==== 提供データ

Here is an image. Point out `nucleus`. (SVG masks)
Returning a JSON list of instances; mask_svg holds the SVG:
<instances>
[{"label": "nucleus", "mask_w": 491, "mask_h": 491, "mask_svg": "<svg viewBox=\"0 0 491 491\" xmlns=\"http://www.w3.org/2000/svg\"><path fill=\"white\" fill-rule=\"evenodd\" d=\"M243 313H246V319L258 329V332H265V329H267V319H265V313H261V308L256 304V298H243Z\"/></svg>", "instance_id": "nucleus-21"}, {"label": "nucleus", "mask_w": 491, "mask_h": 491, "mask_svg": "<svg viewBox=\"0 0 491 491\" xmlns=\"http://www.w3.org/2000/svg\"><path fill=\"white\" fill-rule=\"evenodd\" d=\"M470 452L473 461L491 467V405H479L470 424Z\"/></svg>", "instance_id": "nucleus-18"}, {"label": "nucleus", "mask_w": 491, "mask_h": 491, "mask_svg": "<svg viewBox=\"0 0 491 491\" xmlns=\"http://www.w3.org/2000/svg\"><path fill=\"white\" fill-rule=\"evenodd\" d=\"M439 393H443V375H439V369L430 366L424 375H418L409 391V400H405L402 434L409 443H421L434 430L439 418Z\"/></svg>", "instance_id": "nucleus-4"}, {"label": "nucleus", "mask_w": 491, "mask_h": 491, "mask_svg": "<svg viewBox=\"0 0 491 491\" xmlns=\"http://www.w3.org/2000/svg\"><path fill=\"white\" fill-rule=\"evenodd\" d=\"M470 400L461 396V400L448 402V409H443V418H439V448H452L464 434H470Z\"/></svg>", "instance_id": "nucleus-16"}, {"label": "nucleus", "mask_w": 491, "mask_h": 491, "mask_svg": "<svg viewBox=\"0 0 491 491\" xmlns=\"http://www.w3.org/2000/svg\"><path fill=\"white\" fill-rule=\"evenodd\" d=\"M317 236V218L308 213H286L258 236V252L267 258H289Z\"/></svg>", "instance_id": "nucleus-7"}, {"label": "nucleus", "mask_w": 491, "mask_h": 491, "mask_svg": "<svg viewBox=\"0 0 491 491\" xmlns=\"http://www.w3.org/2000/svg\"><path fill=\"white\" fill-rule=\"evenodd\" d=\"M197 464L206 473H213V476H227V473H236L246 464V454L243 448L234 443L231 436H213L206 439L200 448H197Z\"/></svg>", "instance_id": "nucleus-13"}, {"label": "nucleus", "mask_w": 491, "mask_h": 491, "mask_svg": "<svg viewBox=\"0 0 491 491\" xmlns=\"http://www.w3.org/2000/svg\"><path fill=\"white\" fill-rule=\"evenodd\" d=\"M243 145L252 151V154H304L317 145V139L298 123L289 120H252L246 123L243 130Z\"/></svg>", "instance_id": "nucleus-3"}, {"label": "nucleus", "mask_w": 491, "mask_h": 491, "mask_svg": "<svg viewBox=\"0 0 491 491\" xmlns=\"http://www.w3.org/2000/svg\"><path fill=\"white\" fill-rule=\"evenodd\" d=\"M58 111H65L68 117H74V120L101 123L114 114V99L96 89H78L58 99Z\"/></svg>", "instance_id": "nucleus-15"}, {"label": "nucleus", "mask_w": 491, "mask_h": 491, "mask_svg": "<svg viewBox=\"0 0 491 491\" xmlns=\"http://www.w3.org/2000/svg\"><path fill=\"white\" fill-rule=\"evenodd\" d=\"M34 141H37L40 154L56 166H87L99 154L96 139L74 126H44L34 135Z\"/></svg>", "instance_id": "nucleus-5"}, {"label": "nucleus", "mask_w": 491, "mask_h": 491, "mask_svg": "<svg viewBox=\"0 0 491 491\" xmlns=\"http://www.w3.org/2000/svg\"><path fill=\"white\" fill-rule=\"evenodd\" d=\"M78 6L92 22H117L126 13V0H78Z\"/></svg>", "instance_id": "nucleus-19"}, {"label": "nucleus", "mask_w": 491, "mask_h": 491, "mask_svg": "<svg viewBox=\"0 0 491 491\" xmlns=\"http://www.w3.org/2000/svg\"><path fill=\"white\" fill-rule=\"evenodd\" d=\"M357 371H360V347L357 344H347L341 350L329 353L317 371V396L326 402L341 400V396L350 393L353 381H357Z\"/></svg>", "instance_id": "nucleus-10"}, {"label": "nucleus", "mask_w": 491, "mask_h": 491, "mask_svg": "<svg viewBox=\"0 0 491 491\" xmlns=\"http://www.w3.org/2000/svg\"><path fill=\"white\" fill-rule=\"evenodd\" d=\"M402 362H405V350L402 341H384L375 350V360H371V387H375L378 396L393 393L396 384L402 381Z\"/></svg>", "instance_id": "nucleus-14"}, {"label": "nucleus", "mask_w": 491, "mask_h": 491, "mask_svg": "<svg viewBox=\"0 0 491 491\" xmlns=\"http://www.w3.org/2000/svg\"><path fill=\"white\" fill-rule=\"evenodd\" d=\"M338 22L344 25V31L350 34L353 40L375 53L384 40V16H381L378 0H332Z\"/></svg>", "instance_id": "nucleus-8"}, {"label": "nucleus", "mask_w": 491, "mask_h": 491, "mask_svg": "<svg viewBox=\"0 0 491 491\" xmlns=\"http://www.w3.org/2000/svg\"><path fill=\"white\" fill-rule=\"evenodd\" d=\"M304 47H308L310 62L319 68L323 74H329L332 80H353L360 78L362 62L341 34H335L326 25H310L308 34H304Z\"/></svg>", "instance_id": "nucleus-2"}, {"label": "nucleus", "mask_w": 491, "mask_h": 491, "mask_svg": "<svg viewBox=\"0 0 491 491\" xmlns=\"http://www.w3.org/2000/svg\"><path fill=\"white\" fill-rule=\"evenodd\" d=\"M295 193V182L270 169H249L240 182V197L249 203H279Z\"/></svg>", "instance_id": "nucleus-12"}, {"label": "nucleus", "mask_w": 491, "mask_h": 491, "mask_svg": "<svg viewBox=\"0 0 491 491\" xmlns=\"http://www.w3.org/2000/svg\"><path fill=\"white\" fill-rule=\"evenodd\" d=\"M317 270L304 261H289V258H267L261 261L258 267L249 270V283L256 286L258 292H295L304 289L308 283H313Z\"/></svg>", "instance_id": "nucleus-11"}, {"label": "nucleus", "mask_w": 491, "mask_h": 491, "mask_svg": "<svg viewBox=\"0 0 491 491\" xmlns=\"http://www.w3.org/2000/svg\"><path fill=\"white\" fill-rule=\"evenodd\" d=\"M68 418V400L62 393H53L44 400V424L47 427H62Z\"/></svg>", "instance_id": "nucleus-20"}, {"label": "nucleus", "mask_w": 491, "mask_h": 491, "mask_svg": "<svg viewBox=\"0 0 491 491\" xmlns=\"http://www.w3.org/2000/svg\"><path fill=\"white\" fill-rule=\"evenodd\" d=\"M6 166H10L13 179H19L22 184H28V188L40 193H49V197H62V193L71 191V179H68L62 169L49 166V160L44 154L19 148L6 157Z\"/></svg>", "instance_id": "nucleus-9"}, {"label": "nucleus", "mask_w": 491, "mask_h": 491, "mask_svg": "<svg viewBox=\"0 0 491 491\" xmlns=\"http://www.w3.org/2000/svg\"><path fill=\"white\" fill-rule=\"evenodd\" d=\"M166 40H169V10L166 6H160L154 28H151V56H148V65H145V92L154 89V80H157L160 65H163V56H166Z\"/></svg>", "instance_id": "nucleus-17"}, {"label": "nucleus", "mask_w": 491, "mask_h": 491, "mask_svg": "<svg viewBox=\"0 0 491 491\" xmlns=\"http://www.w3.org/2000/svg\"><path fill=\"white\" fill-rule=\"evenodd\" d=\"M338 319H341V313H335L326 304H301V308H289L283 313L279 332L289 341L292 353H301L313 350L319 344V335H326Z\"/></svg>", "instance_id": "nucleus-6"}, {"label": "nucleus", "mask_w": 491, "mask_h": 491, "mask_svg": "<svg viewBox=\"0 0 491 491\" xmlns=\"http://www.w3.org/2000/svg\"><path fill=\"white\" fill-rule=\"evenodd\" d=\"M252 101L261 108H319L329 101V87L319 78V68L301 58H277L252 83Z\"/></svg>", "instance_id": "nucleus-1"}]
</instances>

========

レコードの先頭から始まり「<instances>」を含む行で終わる各行を、空行を除いて、「番号」と「行内容」の2列からなるMarkdownの表として示せ。

> 回答:
| 番号 | 行内容 |
|---|---|
| 1 | Here is an image. Point out `nucleus`. (SVG masks) |
| 2 | Returning a JSON list of instances; mask_svg holds the SVG: |
| 3 | <instances> |